Sleep-like slow oscillations induce hierarchical memory association and synaptic homeostasis in thalamo-cortical simulations

arXiv.org Artificial Intelligence

The occurrence of sleep passed through the evolutionary sieve and is widespread in animal species. Sleep is known to be beneficial to cognitive and mnemonic tasks, while chronic sleep deprivation is detrimental. Despite the importance of the phenomenon, a theoretical and computational approach demonstrating the underlying mechanisms is still lacking.

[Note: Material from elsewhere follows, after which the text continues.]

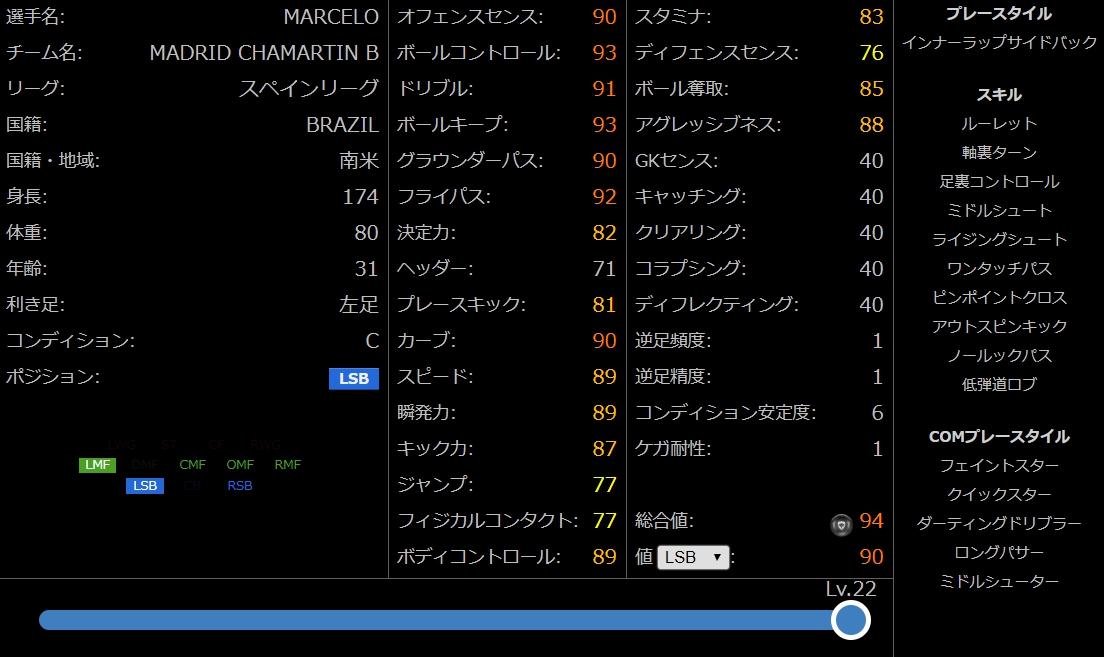f:id:tukigo:20191215154839j:plain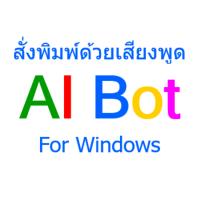 AI Bot 2018 (โปรแกรม AI Bot สั่งพิมพ์และสั่งงานคอมพิวเตอร์ ด้วยเสียงพูด)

In this paper, we show interesting effects of deep-sleep-like slow oscillation activity on a simplified thalamo-cortical model which is trained to encode, retrieve and classify images of handwritten digits. If spike-timing-dependent-plasticity (STDP) is active during slow oscillations, a differential homeostatic process is observed. It is characterized by both a specific enhancement of connections among groups of neurons associated to instances of the same class (digit) and a simultaneous down-regulation of stronger synapses created by the training. This is reflected in a hierarchical organization of post-sleep internal representations. Such effects favour higher performance in retrieval and classification tasks and create hierarchies of categories in integrated representations. The model leverages on the coincidence of top-down contextual information with bottom-up sensory flow during the training phase and on the integration of top-down predictions and bottom-up thalamo-cortical pathways during deep-sleep-like slow oscillations. Also, such mechanism hints at possible applications to artificial learning systems.